Masera shook his head. "Nothing like this. I know runes you can use. I know this is a bad phase of the moon to brace darkness—Medusa Moon, like when you lost Sunny. I know we're better off for having made it past the vernal equinox before reaching this point. But how to go up against this darkness? This is way outta my league, Brenna. Way out."

      
"Then call your mother. Ask
her
."

      
He seemed to think about it. In the end, he didn't outright reject it. He just said, "It would take time to reach her."

      
"Fine," she said. "Then we try. And until then, we've got to do something. Masera—
Iban
—he's going to come for me.
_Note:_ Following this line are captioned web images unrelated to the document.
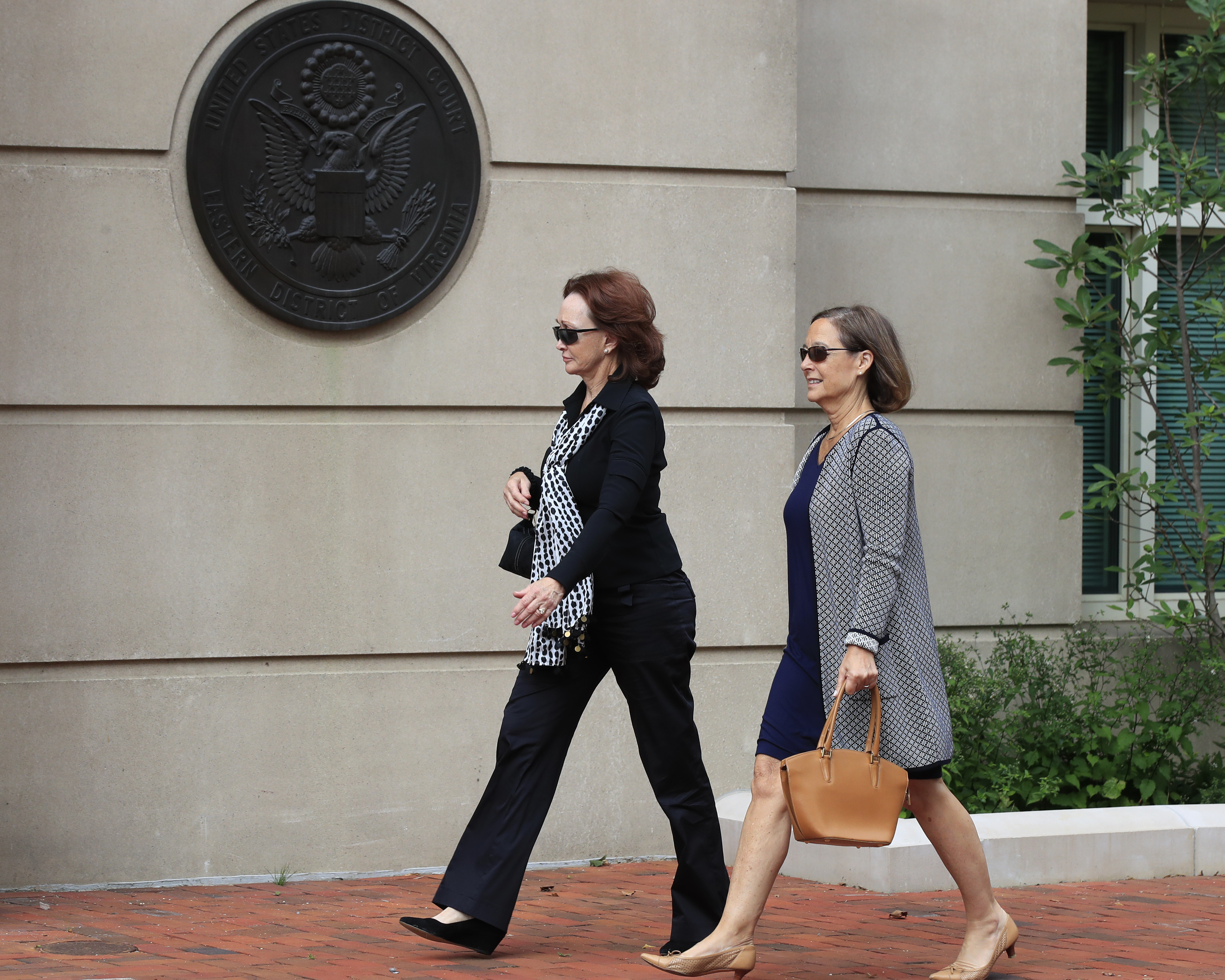 Income was disguised to help Manafort, tax preparer says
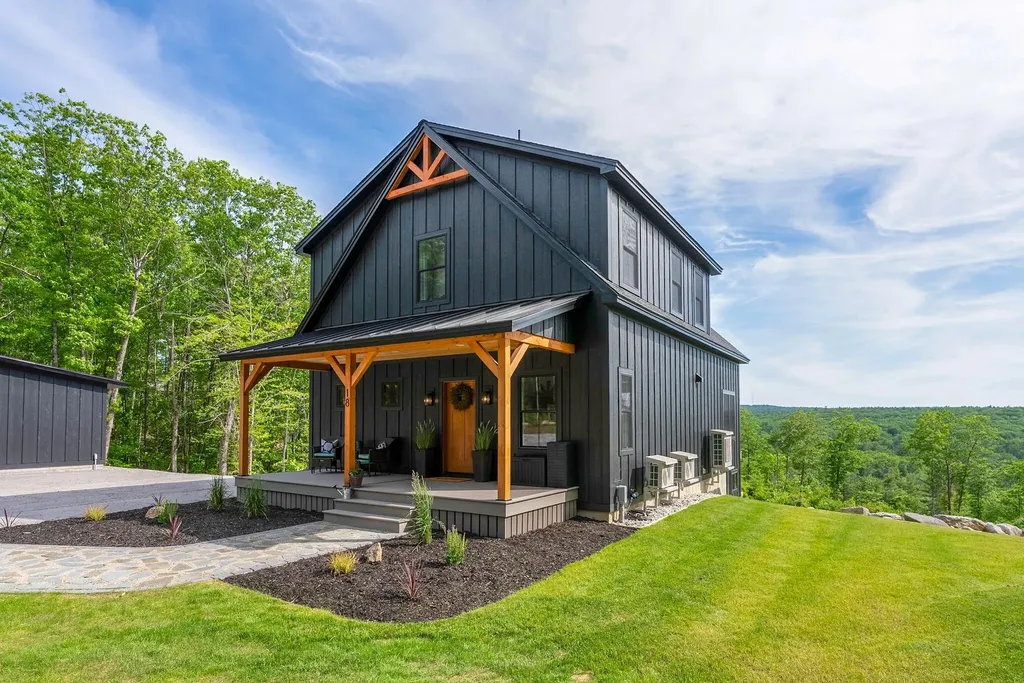 18 Mcalister Lane Poland ME 04274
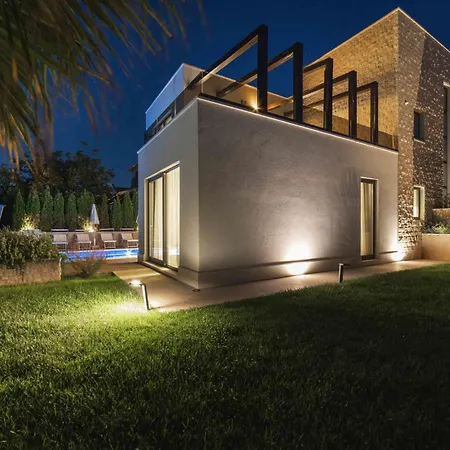 Luxurious In Okrug Gornji With Sauna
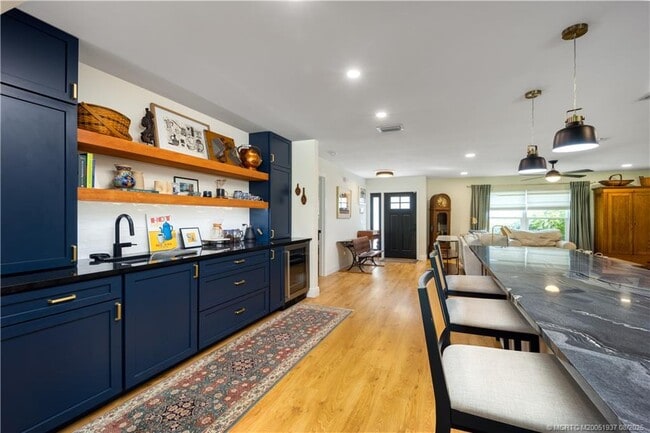 Building Photo - 533 SE Ocean Spray Terrace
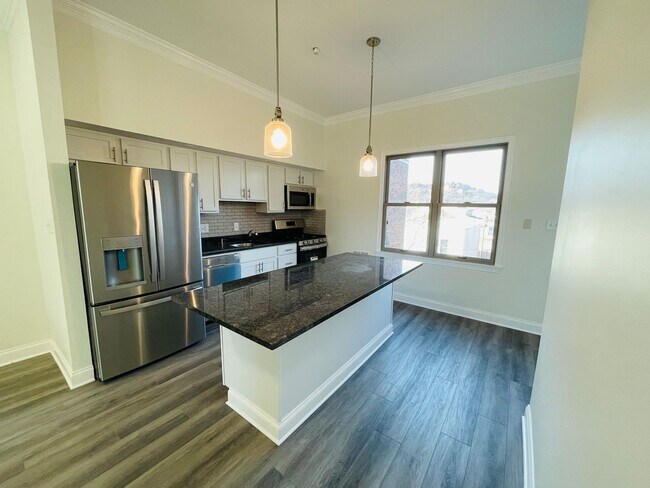 Foto del edificio - 2 bedroom in Lawrenceville with Deck and Parking Spot!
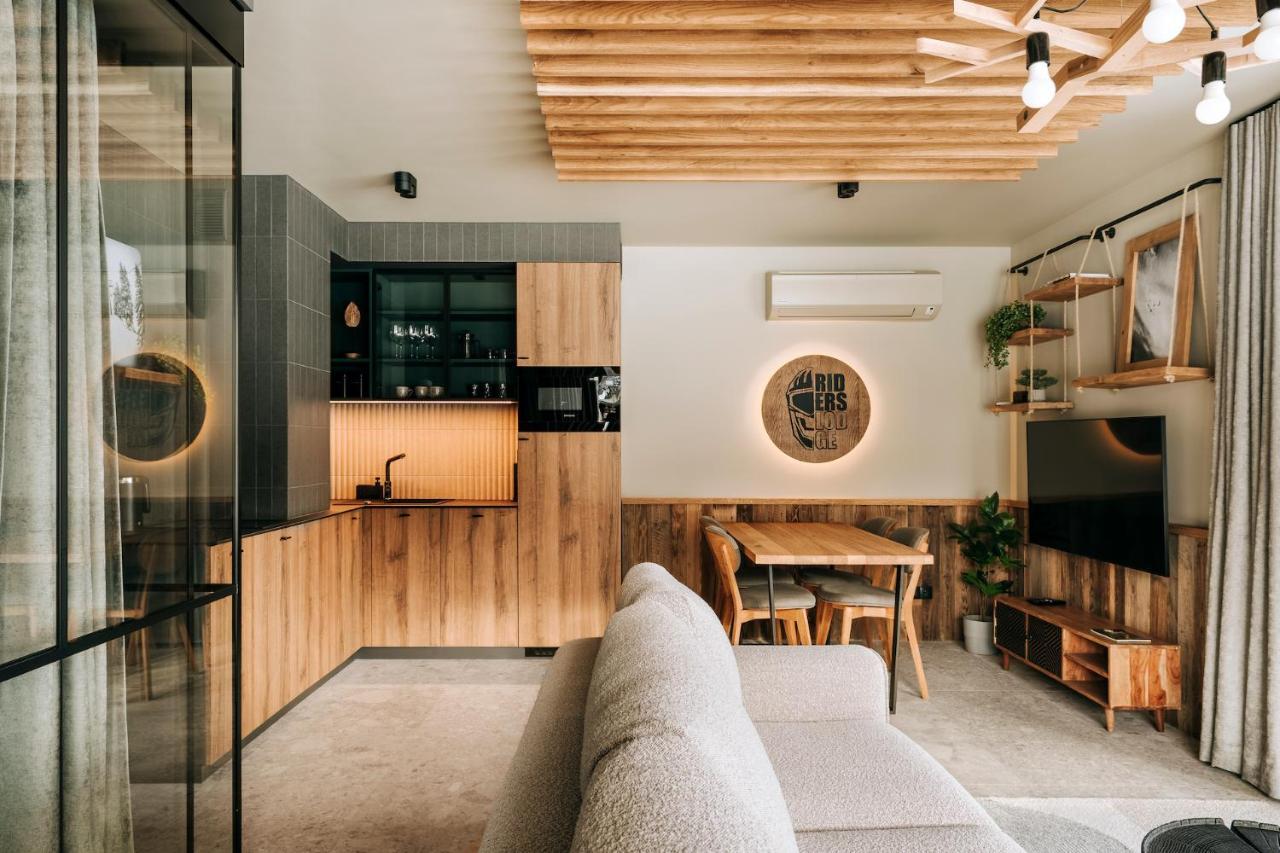 Riders Chotarz Bor Apartment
As soon as he figures out you were in on the dog fighting, he's going to come for you, too, but right now he wants that spring. And I pretty much figure if he gets it—if he changes it so his darkness can use it again—we don't have a chance. Am I right about that?" And Druid, sitting beside her again, gave Masera his most earnest look and whined.

      
Masera said most dryly, "One of you is."

      
"Take it from him, then. And what's that paper?"

      
He shrugged, unfolding it. "It's your paper—
papers
—from your couch."

      
Emily's print-out
. "The Mars Nodens research!" Brenna said. "Anything interesting?"

      
He smoothed the papers out against his leg and pulled the top one off, handing it to her. "Rabies information," he said, and she scanned it while he read the other page.

      
They reacted at virtually the same moment, as he stiffened, muttering, "I'll be a son-of-a-bitch!" and she waved her paper at him and said, "I get it, I get it!"

      
They looked at each other for a heartbeat and he lifted his chin, a gesture of interest, as though he could read her rabies information from there. She said "Okay, listen to this," and looked back at the paper, where all the strange bits and pieces she'd been hearing—from Sammi, from her Druid-memories—coalesced to make sense. "Rabies incubates in the animal before it becomes active, right? Incubation periods vary, but the animal's not contagious until the virus kicks in. That's when it sheds virus in its saliva."